When the user asks to **edit, modify, or improve an existing image**, pass the original image via `image_url`. Prefer **local file paths** directly — the script handles file reading internally. Without `image_url`, the script generates a brand-new image instead of editing.

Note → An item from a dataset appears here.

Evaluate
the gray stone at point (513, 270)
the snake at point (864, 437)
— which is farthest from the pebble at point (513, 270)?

### Example — edit (image-to-image)

```bash
python <base_dir>/scripts/generate.py '{"prompt": "Add a Santa hat to the dog", "image_url": "/path/to/dog.png"}'
```

Multi-image fusion — pass a list:

```bash
python <base_dir>/scripts/generate.py '{"prompt": "Combine these characters into a group photo", "image_url": ["/path/a.png", "/path/b.png"]}'
```

### Output

Prints JSON to stdout:

```json
{
  "model": "doubao-seedream-5-0-260128",
  "images": [
    {"url": "/path/to/output.png"}
  ]
}
```

After success, display the image to the user. You can either embed it in markdown (`![description](/path/to/output.png)`) or use the `send` tool.

On error:

```json
{
  "error": "error message"
}
```

### Setup

The script needs **at least one** of these API keys (set via `env_config` or `config.json`):

`OPENAI_API_KEY` / `GEMINI_API_KEY` / `ARK_API_KEY` / `DASHSCOPE_API_KEY` / `MINIMAX_API_KEY` / `LINKAI_API_KEY`

Each also has an optional `*_API_BASE` for custom endpoints. The script automatically picks the first configured backend and falls back to the next if it fails — no need to specify a model.

### Error Handling

If the script returns an error after trying all configured backends, **do NOT retry with the same parameters** — the failure is almost always a configuration issue (wrong API key, unsupported API base). Tell the user to fix it via `env_config`, then retry.

### Notes

- HTTP timeout is 300s — high-resolution generation can take over 200s.
- Omit `quality` / `size` to let the model pick automatically (`auto`).
- Input images for editing are auto-compressed to ≤ 4MB / longest edge ≤ 4096px.